JL: Jay-Z used to come through there, all these guys… Reverend Run, Russell Simmons and all of those young guys used to come through there. Jay-Z or one of those guys off of Morris Avenue came through one time and he was in the store and we wanted to do an autograph session and every minute he’s looking behind his back. I used to tell him ‘what’s wrong man, I don’t have people in here to be scared of, if there’s something you’ve done you better go around there and clean it up, ‘cause you’re out here in the limelight.’ What’s that other boy’s name… Rob Base… These are the kind of guys that I would help. I’ve always been a person that regardless of who you are or what you were doing, I would always try to set you straight.

WJ: What kind of help would you give these guys?

JL: I’d help them financially, mostly with the knowledge and understanding; I fed their hunger, and I talked to them… I used to have little sessions [in Birdel’s], bring the drug guys off the street, and set ‘em down in there on Nostrand Avenue… I’ve had a lot of them come back later in life and say to me, say to the children, ‘you see Birdel’s over there, if it wasn’t for him you wouldn’t be here, he straightened my life out.’ These are the things that I really enjoy because I’ve given so much and I guess that’s why I’ve been blessed like this.

When I said I was going to close that store after 50 years I knew I had done a job. I got support all over the world, not just New York and the States… I got a call from Ghana – and I was in Ghana, sent ‘em product… we took on a family there, me and my sisters. We had a Long Foundation that we helped to support the needy over [in Ghana], we helped put computers in a school over there… So these are the things that I’ve done, but when I do something I don’t need my name in the spotlight because I do it from my heart.

WJ: Do you remember having jazz guys come into your store?

JL: Oh yeah… Cecil Payne, Wilbur Ware, Randy Weston, Paul Chambers, Miles Davis…

WJ: And what would they come in for?

JL: To ask me about music, ask me did I have certain music. The jazz musicians always bought each other’s music during those days so that they could keep up with what was going on. The Blue Coronet was the jazz club down the street before Brownie’s Hideaway around the corner… These were places that the jazz musicians hung out in and played. They had a big place on Franklin Avenue near St. John’s that had played jazz… Randy Weston and all of them guys used to come through and they could play. During those days when they were appearing at the Blue Coronet they would walk up to the store because during those days we were open until 12:00 midnight.

WJ: Did you play music out into the street?

JL: Yes, that was a big help; I had speakers set up on the street.

WJ: You just mentioned a place I’m not familiar with, Brownie’s Hideaway; talk about that place.

JL: Brownie’s Hideaway was a little nightclub spot on St. Marks right off of Nostrand, right where Key Food is now.

::::

YOUR TASK: Repeat the interview word for word, from "JL: Jay-Z used" up to and including "give these guys?". The material after this point is separate from the interview.

::::

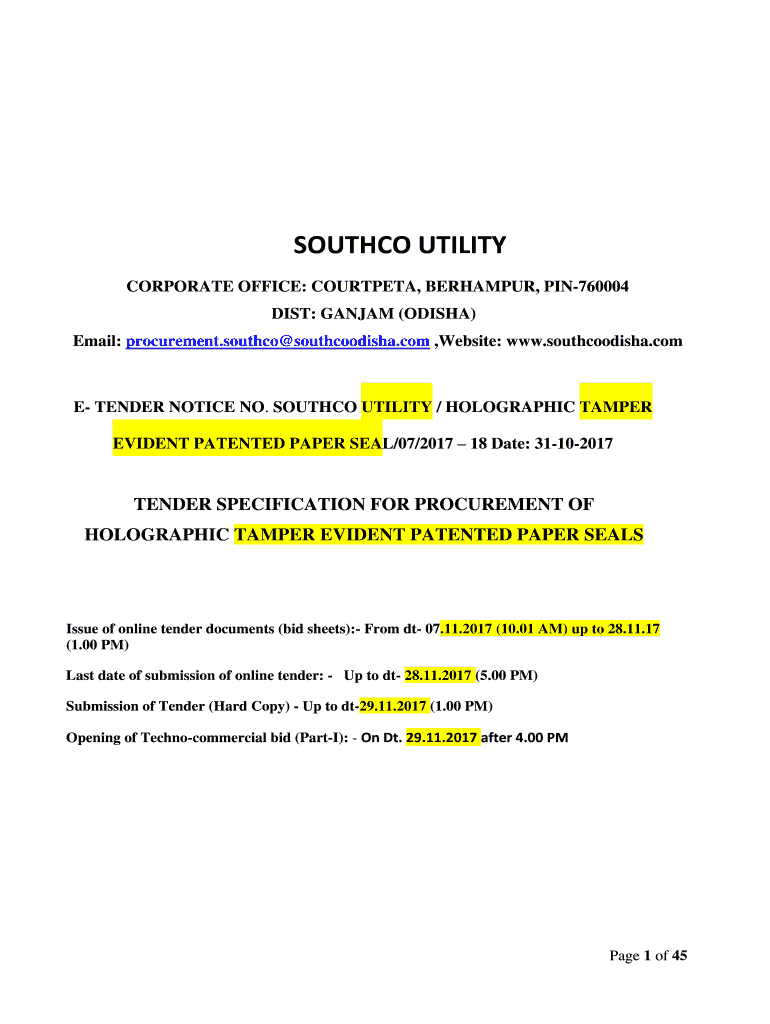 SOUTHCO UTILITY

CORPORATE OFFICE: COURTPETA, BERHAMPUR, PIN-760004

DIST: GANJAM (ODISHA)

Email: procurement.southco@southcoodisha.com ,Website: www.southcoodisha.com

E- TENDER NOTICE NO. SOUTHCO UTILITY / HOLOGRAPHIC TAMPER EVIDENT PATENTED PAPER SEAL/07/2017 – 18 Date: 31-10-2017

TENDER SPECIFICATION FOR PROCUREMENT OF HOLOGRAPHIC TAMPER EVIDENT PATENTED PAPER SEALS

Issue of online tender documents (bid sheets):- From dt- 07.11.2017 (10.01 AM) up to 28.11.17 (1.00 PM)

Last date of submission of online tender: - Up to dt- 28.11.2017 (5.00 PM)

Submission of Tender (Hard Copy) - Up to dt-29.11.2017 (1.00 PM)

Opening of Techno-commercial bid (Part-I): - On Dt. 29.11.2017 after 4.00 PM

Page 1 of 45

::::

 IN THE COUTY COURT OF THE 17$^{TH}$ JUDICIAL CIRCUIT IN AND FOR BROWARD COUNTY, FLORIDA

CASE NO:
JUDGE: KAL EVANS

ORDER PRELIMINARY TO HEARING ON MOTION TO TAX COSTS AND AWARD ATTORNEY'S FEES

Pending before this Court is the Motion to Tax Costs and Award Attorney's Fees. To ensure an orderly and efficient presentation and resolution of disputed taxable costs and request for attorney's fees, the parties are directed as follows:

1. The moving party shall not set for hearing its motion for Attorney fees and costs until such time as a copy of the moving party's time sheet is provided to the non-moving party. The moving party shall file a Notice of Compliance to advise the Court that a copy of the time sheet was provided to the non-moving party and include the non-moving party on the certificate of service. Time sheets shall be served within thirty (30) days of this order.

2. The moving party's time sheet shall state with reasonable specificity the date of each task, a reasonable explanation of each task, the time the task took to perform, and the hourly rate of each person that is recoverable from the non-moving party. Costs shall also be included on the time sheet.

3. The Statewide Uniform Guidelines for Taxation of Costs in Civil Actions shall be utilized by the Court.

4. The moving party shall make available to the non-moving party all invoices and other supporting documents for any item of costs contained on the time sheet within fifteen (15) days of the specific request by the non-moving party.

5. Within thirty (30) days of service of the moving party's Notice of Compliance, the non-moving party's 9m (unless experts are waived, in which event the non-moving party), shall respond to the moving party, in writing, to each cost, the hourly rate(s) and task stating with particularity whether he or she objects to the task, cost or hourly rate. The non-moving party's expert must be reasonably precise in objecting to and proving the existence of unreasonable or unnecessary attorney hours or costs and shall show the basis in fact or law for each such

::::

OUTPUT FOR THIS TASK:
JL: Jay-Z used to come through there, all these guys… Reverend Run, Russell Simmons and all of those young guys used to come through there. Jay-Z or one of those guys off of Morris Avenue came through one time and he was in the store and we wanted to do an autograph session and every minute he’s looking behind his back. I used to tell him ‘what’s wrong man, I don’t have people in here to be scared of, if there’s something you’ve done you better go around there and clean it up, ‘cause you’re out here in the limelight.’ What’s that other boy’s name… Rob Base… These are the kind of guys that I would help. I’ve always been a person that regardless of who you are or what you were doing, I would always try to set you straight.

WJ: What kind of help would you give these guys?